Se confió tanto en la falsa felicidad que le otorgaba esa pareja que no vio las señales. No vio como Teresa se tensaba ante las palabras fuertes o como Luis golpeaba la mesa cuando algo lo disgustaba antes de recordar que él seguía hay. Que ahora eran tres en la mesa. Se controlaban como dos excelentes actores, trasladando el papel que fingían frente a la sociedad al interior de aquella perfecta casa, solo para él. Pero algo debía pasar. Eran las leyes del caos y del azar. Como una ruleta que gira y gira sin que nadie sepa dónde va a detenerse, la máscara de ambos actores cayo justo frente al niño.

–No te tengo miedo. –Y era verdad. Anthony había temido a su padre con el terror más puro que puede sentir un niño, pero el tiempo le había forjado de tal manera que la figura ignorante de Luis frente a él no le causaba nada.
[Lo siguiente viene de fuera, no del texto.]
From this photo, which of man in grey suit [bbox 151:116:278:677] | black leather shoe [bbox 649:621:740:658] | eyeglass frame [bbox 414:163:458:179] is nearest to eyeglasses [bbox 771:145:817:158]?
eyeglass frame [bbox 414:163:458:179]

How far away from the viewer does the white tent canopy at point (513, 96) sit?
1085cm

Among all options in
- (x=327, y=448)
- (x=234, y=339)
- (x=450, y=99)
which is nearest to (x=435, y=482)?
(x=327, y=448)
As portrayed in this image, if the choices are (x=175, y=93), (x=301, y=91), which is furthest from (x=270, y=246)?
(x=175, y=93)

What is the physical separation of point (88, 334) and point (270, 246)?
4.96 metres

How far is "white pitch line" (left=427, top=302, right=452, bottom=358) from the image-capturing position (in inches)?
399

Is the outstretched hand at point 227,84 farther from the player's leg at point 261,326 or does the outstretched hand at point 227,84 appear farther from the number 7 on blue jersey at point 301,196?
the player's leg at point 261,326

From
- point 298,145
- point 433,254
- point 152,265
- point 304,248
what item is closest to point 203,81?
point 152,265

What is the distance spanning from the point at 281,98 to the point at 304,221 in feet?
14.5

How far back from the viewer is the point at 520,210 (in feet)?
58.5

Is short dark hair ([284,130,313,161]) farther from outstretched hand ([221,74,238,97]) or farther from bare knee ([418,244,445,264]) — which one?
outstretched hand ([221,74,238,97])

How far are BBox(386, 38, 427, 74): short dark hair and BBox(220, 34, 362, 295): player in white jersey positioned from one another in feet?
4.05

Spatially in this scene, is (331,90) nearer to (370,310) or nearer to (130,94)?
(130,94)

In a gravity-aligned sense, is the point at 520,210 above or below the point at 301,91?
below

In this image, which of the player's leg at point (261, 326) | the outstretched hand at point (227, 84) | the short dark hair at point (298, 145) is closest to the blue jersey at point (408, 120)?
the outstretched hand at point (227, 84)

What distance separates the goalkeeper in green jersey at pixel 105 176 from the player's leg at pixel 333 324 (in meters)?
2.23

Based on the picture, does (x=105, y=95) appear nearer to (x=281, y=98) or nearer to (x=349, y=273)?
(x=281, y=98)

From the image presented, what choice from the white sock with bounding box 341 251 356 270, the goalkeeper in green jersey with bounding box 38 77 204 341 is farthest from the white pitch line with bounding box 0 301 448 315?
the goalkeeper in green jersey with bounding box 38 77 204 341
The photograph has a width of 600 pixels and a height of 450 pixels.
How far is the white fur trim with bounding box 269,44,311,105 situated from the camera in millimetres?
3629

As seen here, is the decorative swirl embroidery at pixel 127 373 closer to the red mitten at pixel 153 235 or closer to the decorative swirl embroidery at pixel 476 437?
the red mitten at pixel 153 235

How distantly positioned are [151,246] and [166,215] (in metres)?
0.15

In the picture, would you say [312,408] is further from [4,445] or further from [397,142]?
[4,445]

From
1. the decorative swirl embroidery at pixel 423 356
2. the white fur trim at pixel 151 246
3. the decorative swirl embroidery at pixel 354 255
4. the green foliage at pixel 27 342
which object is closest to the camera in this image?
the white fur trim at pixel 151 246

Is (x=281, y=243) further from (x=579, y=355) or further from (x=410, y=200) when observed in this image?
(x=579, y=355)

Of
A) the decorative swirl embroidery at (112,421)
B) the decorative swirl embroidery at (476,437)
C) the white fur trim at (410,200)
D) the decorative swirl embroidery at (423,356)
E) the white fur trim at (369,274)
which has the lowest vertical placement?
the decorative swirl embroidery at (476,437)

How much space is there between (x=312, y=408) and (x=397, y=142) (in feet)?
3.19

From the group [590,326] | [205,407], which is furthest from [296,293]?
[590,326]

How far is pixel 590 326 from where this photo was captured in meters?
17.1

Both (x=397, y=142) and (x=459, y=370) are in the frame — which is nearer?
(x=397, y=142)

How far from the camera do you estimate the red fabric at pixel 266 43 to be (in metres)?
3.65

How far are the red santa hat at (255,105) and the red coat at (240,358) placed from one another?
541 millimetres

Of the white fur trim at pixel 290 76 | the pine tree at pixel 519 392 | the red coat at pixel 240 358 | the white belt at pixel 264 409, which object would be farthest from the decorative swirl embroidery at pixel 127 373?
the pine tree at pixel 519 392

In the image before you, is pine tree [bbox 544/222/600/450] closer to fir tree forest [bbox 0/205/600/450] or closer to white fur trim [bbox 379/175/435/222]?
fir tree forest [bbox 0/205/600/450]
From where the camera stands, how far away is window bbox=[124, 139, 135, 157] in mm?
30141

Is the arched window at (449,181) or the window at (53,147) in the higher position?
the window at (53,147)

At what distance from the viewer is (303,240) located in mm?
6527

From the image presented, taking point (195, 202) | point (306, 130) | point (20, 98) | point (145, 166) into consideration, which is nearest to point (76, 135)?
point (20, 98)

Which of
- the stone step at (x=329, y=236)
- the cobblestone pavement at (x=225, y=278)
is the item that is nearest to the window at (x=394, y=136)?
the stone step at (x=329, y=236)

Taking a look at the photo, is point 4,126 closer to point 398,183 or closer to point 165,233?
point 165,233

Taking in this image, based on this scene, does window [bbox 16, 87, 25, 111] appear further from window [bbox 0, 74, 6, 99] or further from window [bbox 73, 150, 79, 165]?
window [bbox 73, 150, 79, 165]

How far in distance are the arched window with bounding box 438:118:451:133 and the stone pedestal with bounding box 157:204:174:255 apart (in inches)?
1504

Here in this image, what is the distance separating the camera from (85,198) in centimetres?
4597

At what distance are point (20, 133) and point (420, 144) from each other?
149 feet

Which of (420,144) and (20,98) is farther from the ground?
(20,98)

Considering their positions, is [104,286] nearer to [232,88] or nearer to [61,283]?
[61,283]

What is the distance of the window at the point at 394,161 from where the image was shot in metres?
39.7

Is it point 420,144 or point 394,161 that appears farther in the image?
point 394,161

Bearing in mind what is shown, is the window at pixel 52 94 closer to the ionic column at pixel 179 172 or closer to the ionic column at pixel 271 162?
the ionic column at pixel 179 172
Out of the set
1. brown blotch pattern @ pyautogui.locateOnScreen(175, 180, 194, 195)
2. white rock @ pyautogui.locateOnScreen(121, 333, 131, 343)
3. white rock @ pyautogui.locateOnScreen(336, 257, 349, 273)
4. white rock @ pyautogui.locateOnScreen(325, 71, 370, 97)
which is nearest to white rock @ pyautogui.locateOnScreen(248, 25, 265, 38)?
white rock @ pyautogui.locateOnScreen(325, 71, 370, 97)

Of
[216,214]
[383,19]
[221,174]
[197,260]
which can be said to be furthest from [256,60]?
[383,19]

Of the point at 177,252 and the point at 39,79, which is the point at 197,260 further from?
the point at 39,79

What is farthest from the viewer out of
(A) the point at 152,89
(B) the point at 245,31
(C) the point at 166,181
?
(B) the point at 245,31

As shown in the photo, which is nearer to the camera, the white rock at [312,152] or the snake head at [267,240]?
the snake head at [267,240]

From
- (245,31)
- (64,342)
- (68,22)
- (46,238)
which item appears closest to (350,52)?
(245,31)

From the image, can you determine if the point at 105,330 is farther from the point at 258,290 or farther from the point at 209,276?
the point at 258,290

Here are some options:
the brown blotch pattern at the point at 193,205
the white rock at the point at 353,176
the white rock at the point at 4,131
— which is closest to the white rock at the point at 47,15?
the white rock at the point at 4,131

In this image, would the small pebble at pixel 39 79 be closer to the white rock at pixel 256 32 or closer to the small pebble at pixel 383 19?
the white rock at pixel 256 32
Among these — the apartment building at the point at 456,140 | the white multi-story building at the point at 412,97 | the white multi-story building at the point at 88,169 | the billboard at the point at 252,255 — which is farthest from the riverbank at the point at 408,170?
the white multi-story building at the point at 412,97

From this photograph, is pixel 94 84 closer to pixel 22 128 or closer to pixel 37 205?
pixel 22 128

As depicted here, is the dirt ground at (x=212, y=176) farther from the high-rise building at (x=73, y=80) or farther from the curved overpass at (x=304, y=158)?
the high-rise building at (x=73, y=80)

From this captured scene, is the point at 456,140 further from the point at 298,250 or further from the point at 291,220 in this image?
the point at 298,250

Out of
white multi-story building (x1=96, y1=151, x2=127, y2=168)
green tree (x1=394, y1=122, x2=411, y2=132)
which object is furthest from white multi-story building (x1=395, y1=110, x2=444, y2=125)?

Nada más que una sincera preocupación por Teresa quien aún se encontraba tras él. Era increíble que hace dos años temblara ante su padre y ahora se parara sin ningún encogimiento frente a este hombre que estaba aún más perdido que su padre.

Años después, un sicólogo le diría que su fortaleza provenía de su deseo de proteger. En sus primeros años nadie le había sabido cuidar. Era por eso que él había desarrollado esa personalidad. Podía enfrentarse a lo que sea mientras fuera por proteger a alguien. Y era ese también uno de los motivos por el cual incluso en su adolescencia no podía despegarse de Teddy.

Métodos de defensa, le diría el sicólogo en una sesión especialmente difícil.

–Deberías pequeño. Realmente deberías.

La voz corto de golpe su pequeña introspección mental y le arrojo a la realidad con el primer golpe de aquel hombre que por un momento Anthony creyó, redimiría a su figura paterna.

Esa noche, Teresa durmió en la habitación de Anthony. Llorando en silencio intento olvidar por un momento a su marido que dormía en el living de aquella perfecta casa.

Esa noche, por primera vez Anthony se preocuparía de consolar a una persona en vez de buscar consuelo en su fiel amigo oso.

Esa noche sería la primera de muchas noches. Tormentas antecedidas por días de calma.

Tormentas que al día siguiente no serían más que un amargo recuerdo sin cabida en aquella perfecta escena del desayuno familiar.

Tormentas que al igual que muchas catástrofes naturales, eran impredecibles, imparables y dejaban cicatrices que ni el tiempo ni el olvido pueden curar.